Drs. Ken Hada, Robin Murphy, Jennifer McMahon and Steve Csaki.
On Wednesday, March 8th, ECU celebrated the publication of The Philosophy of Western (U of Kentucky, 2010), edited by ECU's own Drs. Jennifer McMahon and B. Steve Csaki. The collection includes essays by each of the editors as well as Drs. Ken Hada and Robin Murphy, all four faculty of ECU's English and Languages department.
Csaki's essay, "Mommas, Don't Let Your Babies Grow Up to Be Pragmatists," argues that John Wayne, "the quintessential western hero, "achieved his iconic status as a western hero in large part because he embodied the ideals of American pragmatism" articulated by William James (1842-1910) and John Dewey (1859-1952) (4).
In "The Cost of the Code: Ethical Consequences in High Noon and The Ox-Bow Incident," Hada "challenges the moral absolutism that is characteristic of many westerns" and specifically questions the "unflinching ethics" embraced by the characters in both film (6).

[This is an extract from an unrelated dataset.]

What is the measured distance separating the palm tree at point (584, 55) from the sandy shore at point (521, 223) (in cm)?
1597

Murphy's essay, "Go West, Young Woman! Hegel's Dialectic and Women's Identities in Western Films," which she co-authored with Gary Heba, uses a Hegelian dialectic to examine the ways the classic westerns established "typically restrictive standards for women" (8).

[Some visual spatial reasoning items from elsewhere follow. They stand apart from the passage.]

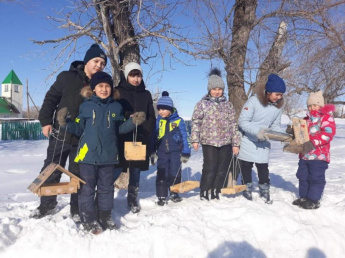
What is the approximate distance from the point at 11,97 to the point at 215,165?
223ft

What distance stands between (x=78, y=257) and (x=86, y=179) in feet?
2.54

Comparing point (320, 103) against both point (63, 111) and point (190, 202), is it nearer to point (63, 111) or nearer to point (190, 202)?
Result: point (190, 202)

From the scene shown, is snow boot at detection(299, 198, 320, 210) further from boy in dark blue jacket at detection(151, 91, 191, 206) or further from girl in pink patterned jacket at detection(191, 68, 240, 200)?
boy in dark blue jacket at detection(151, 91, 191, 206)

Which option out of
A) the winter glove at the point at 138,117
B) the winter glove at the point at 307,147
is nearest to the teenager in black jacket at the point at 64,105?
the winter glove at the point at 138,117

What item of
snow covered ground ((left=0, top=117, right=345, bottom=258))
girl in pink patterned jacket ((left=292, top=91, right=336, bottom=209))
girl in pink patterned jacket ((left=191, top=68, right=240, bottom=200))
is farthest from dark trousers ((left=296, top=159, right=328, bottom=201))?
girl in pink patterned jacket ((left=191, top=68, right=240, bottom=200))

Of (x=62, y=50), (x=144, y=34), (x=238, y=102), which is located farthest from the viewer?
(x=238, y=102)

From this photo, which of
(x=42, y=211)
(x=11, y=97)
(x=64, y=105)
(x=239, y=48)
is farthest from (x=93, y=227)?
(x=11, y=97)

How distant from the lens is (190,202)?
13.5 ft

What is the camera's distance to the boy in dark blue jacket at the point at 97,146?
300cm

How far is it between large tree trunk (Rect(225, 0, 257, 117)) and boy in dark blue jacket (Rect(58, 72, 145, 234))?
364 centimetres

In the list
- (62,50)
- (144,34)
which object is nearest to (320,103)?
(144,34)

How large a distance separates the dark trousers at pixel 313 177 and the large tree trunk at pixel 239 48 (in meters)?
2.54

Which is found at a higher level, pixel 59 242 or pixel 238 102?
pixel 238 102

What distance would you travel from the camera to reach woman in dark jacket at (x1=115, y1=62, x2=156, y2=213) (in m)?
3.66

McMahon's essay, "Beating a Live Horse: The Elevation and Degradation of Horses in Westerns," argues that Westerns show us how "humans see traits in horses that they themselves possess but dislike" and, as such, in westerns, horses "become convenient objects upon which to transfer our own self-loathing and exact a psychologically satisfying dynamic of control" (330).